Well, it took about half an hour of walking to get to the estate. The sun had peaked the sky a good while before he had reached the road, and it was now in descent, bringing on the evening.
Nearing the place where the forest gave way to the extensive estate lawns, Jack slowed. He wanted to be wary; if the major and his son had been trying to help capture Jack, it might not be wise showing his face there again, until the perpetrators were secured. So, he stayed a short distance inside forest and crept around to the other side, where his car was still parked. He would have to cross some uncovered ground to reach it though, so paused to scan the area before showing himself.
No one was visible on the grounds, and, peering into the windows of the house, Jack couldn’t see anyone. So, he gathered his courage, and made a run for it to the near side of his car. He crouched there a short while, listening for the sounds of anyone that had spotted him.
But, before proceeding, he put some thought into it. He wasn’t so sure this was the safest way to go.
How else would he get back to the city? He couldn’t just catch a taxi, or take somebody else’s car, which- if he had the keys- might be justifiable. But he had to decide… So, he decided to proceed, but very carefully.
When he’d been captured his pockets had been emptied, so he didn’t have his keys or his phone. But he always kept a spare key stuck on the bottom of his car; so, using that he got in from the back seat, and climbed up to the front. He glanced around before he put the key in the ignition; still, he didn’t see anyone.
Well, here it came; he’d have to start the car. He did this very carefully; and slowly. You see, he figured that his captors might have- just might have- been smart enough to think of the possibility of his escaping. As he turned the key, he listened for that sound: the sound of a car bomb being detonated. His mind instantly shot to the time 3 years before, when Inspector Burrow had shown him what that sound was like. It had been a sunny summer day, fairly warm, but with a pleasant breeze. He remembered that, because Burrow and him had shared a Coke.
But now for the task at hand. He had to do it. He turned the key twice, and on the third time the car came to life. Nothing. He hadn’t heard it. And even several moments afterward, he didn’t hear anything, and nothing happened that wasn’t supposed to.

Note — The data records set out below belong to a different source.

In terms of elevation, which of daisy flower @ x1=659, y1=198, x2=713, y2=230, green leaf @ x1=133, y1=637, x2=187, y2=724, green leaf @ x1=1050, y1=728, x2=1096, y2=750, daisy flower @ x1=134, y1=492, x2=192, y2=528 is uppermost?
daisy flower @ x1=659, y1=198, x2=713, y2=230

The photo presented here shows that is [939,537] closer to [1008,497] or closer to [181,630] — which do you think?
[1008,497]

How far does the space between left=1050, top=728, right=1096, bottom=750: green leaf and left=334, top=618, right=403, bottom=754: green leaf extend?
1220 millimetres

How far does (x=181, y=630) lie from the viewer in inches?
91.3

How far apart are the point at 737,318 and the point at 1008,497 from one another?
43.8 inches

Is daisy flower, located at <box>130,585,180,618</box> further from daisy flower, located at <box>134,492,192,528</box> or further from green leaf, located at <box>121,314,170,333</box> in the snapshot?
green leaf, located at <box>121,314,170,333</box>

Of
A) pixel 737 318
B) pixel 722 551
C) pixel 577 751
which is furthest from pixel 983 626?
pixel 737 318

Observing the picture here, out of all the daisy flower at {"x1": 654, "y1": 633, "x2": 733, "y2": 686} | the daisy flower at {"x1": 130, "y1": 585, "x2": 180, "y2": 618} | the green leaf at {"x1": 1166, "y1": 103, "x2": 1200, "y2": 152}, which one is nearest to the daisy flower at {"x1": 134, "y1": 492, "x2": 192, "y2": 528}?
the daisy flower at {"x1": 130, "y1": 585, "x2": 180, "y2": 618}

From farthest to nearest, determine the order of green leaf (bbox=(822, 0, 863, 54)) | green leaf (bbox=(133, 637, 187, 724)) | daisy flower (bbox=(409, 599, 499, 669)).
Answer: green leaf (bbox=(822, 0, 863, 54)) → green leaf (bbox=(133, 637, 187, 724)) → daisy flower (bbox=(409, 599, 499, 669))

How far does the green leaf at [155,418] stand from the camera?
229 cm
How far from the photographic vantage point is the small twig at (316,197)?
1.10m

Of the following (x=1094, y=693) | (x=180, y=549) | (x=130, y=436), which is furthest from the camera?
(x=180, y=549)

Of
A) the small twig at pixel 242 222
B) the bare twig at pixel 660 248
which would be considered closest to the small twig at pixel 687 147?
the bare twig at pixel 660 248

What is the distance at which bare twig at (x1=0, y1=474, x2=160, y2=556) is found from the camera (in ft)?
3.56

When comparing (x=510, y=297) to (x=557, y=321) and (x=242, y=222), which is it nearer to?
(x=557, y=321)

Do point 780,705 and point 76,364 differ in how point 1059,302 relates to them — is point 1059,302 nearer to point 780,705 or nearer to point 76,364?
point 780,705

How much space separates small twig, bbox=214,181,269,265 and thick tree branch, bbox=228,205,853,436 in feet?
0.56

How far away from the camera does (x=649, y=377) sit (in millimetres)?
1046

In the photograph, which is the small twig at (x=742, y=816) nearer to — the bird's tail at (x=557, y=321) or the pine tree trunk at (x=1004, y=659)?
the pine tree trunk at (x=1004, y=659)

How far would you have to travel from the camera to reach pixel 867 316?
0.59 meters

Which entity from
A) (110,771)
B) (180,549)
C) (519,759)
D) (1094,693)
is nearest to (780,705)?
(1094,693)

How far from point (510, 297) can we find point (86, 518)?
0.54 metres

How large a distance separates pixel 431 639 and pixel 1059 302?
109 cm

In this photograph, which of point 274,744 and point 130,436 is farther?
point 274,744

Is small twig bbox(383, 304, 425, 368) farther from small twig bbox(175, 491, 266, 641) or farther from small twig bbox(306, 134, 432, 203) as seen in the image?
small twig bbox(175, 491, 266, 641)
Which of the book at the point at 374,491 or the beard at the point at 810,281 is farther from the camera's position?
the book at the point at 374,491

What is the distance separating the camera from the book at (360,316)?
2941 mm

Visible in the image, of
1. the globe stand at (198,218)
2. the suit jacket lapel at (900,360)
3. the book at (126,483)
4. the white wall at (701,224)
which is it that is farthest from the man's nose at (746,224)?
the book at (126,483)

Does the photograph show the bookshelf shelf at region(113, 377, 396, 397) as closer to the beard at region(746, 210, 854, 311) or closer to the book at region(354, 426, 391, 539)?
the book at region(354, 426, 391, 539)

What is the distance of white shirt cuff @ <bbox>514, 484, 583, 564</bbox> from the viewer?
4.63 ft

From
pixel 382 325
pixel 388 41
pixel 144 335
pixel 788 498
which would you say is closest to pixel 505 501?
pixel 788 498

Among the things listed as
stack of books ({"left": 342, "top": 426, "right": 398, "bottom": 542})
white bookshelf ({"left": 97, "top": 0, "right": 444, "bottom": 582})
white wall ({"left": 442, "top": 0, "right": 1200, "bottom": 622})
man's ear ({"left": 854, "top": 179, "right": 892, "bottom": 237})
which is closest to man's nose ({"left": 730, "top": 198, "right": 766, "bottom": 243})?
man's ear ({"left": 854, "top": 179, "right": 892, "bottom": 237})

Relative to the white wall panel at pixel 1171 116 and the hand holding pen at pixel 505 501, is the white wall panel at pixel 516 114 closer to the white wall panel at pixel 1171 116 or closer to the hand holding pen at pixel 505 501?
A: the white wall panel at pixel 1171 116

Oh what relief swept over him! and he was able to relax, and rest his head back. But he quickly after put his car in reverse and got outta there, before somebody did see him.
7:00pm. Burrow and his men were in position. Jack’s men were ready. Burrow gave the signal, and they all moved in on the building in which Jack had for so long been held captive.
The door flew open, and the first three men aimed through the doorway. Then the rest of them filed in.
“It’s over,” said the inspector once they had all entered. “Put your hands behind your heads and get on your knees. Sergeant, take over.”
“You have the right to remain silent…”
The failing light shone through a crack in the boarded window like a scar on Latch’s face. He was looking at Jack.
“… Anything you say or do will be held against you in the court of law.”